Donner le temps au temps…

Marc Fassone /Les banques obtiennent un mois de sursis pour l’implémentation

 mfassone@le-jeudi.lu

Le projet de loi 6798 ratifiant Fatca a été adopté en commission à la Chambre des députés.

Il sera voté soit le 30 juin, soit le 1er juillet. Il était temps.

On a presque failli être en retard.

Et ce n’aurait pas été faute d’avoir été prévenus: l’Administration des contributions directes (ACD) – cheville ouvrière du dispositif, toutes les données devant être communiquées aux Américains devant passer par cette dernière – rappelait en son temps que l’entrée en vigueur du projet revêtait une certaine urgence, compte tenu du fait que l’accord entre les deux pays prévoit un premier échange d’informations en septembre 2015.

Il aura cependant fallu près de quinze mois pour que le projet de loi ratifiant l’accord Fatca (Foreign Account Tax Compliance Act), conclu le 28 mars 2014, soit présenté pour vote aux parlementaires.

Un délai qui n’est pas imputable à ces derniers, Pierre Gramegna, ministre des Finances, ayant déposé le projet de loi le 27 mars dernier seulement.

Pour rappel, Fatca est une législation américaine qui, au nom de la lutte contre l’évasion fiscale, contraint toutes les banques du monde à livrer automatiquement à l’administration fiscale états-unienne toutes les informations relatives à leurs ressortissants ou aux personnes imposables aux Etats-Unis. L’histoire retiendra que la réglementation qui aura fait exploser le secret bancaire ne rentrera en vigueur, au Luxembourg, que bien après la directive 2003/48/CE concernant la fiscalité des revenus de l’épargne. Directive dont l’adoption consécutive à la fin du veto posé par le Luxembourg est une conséquence directe des concessions qui avaient dû être faites vis-à-vis des Américains.

Délai de grâce

On a donc pris du retard sur le calendrier. L’adoption du rapport de la Commission des finances et du budget aurait dû être bouclée pour la première semaine de juin. Elle ne l’aura été que le 22 de ce mois. Le vote de la loi se fera dans la foulée, soit le 30 juin, soit le 1er juillet, la date retenue n’étant pas encore officielle au moment où nous mettons sous presse. Ce n’est pas le seul accroc au calendrier.

Pour une entrée en application au 1er septembre, les institutions financières luxembourgeoises concernées auraient dû faire leurs déclarations auprès de l’ACD dès juin 2015.

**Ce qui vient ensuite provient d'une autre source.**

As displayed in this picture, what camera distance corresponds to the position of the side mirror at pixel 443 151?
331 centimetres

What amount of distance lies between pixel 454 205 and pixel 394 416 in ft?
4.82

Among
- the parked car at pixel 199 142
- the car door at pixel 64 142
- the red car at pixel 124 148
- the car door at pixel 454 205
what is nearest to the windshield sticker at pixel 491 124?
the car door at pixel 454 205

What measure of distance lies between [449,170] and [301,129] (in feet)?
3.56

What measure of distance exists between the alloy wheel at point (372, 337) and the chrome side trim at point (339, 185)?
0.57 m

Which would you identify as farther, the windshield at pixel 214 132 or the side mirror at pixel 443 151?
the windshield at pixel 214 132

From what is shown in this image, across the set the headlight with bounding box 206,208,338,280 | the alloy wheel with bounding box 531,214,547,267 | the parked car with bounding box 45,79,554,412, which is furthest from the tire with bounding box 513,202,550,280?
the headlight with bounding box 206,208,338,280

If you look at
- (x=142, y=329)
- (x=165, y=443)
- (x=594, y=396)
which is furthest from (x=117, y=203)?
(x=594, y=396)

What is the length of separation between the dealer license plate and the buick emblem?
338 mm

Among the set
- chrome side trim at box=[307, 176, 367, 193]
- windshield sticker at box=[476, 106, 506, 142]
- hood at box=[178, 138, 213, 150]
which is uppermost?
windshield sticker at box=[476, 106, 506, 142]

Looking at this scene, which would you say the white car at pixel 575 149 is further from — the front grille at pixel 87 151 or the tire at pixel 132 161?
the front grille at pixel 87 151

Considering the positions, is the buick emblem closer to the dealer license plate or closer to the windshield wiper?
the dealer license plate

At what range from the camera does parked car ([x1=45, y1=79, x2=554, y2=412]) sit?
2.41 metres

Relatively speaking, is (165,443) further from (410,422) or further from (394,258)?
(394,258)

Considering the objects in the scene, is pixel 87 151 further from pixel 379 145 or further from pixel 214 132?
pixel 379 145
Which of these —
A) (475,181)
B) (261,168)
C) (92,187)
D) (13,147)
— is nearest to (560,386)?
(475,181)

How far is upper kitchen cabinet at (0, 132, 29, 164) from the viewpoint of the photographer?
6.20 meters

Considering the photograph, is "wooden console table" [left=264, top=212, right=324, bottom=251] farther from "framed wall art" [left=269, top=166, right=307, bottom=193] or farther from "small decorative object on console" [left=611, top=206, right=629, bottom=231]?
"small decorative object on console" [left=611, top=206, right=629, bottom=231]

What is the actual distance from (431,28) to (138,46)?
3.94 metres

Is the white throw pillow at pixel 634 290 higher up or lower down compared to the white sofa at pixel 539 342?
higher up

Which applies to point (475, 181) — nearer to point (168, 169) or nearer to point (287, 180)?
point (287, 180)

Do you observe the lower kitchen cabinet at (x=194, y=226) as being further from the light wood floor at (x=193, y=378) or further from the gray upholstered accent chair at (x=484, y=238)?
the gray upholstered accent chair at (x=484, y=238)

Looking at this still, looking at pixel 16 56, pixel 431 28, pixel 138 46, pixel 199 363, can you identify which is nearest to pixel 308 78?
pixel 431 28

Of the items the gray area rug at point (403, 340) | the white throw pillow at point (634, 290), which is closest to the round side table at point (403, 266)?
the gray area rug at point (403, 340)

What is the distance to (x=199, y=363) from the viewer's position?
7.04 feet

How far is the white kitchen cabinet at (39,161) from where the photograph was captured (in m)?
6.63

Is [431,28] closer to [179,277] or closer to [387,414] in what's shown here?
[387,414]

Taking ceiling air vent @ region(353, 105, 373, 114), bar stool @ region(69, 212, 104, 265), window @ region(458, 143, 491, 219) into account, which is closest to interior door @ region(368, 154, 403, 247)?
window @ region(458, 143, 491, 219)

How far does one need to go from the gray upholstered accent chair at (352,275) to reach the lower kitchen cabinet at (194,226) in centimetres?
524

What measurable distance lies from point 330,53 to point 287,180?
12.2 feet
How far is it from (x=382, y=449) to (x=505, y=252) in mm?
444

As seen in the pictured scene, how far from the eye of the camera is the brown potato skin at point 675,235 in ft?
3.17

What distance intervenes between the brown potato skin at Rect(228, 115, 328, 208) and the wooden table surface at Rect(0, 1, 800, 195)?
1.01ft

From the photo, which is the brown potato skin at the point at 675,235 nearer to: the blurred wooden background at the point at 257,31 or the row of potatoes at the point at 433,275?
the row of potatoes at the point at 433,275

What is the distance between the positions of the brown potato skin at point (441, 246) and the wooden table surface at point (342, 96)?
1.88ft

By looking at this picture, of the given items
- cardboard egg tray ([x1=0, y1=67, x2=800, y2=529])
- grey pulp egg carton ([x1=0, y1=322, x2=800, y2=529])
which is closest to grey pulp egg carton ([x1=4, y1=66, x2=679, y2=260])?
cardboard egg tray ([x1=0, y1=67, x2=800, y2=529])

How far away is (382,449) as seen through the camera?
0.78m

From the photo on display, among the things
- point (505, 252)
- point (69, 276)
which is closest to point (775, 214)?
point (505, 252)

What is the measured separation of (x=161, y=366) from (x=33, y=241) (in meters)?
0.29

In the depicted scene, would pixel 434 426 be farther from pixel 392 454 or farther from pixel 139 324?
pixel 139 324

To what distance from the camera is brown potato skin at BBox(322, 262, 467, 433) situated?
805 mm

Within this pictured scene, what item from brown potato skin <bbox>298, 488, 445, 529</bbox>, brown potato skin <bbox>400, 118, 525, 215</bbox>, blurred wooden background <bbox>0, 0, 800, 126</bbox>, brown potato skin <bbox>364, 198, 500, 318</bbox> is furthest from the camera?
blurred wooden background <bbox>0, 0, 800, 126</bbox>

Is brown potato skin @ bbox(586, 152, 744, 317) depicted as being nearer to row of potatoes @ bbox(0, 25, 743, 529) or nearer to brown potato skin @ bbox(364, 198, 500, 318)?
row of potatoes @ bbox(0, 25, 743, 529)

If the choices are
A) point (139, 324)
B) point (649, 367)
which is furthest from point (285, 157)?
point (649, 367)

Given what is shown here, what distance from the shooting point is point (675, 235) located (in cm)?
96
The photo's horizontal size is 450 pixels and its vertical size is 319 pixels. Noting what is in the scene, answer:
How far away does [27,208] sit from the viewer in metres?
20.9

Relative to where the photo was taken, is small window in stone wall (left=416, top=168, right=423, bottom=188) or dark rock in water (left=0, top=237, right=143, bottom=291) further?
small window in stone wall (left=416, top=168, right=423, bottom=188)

Les institutions financières luxembourgeoises ont cependant obtenu un délai d’un mois pour transmettre à l’ACD les informations relatives à leurs clients européens. Elles devaient s’exécuter ce 30 juin, elles le feront pour le 31 juillet au plus tard. Une demande des professionnels appuyée par la Chambre de commerce dans son avis complémentaire du 21 mai 2015 afin de permettre «aux ressortissants concernés d’intégrer pleinement le projet de loi et de respecter leur obligation d’information». Une demande accueillie favorablement par l’ACD qui a substitué la date initialement retenue du 30 juin par celle du 31 juillet 2015. Cela ne devrait pas remettre en cause le fait que le premier échange automatique entre les deux pays est programmé pour le 30 septembre. Et il portera sur l’année 2014.

Plus de 7.500 institutions financières luxembourgeoises (y inclus des fonds d’investissement) sont concernées.